Although only laboratory data are synthesized here, the overall finding of no effect is consistent with the data available from a recent, well-replicated field study [15]. Additionally, the fact that laboratory studies typically expose honey bees to doses of Cry proteins that are ten or more times those encountered in the field provides additional reassurance that toxicity in the field is unlikely. However, the need for additional studies in the field may be warranted if stressors such as heat, pesticides, pathogens, and so on are suspected to alter the susceptibility of honey bees to Cry protein toxicity.

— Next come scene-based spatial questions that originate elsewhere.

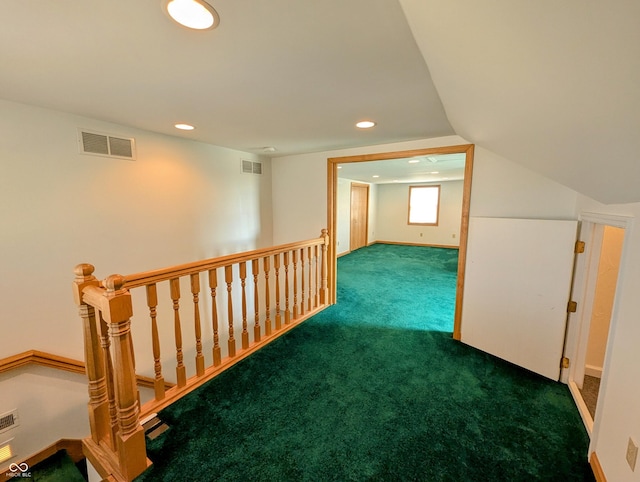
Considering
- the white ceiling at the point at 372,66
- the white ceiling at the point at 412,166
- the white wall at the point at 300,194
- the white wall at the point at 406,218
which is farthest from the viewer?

Assessment of the potential risks of Bt crops for honey bees has become increasingly refined over time. However, these studies continue to be characterized by the use of very low replication with potentially limited statistical power. Based on retrospective power analyses of their data, Rose et al. [15] recommend that “laboratory studies to measure adult bee survival should test at least six cohorts of 50 bees per treatment to detect a 50% reduction with 80% statistical power.” However, this level of replication is 1.5–3 times greater than that used in many of the similar studies performed to date (Table 1). Modest increases in the replication of these and similar studies examining potential adverse effects of transgenic crops would likely help to improve public confidence in findings of no effect [20]. In addition, meta-analysis of data from available studies testing similar hypothesis is an effective tool for quantitatively synthesizing the collective evidence regarding the safety of genetically modified crops.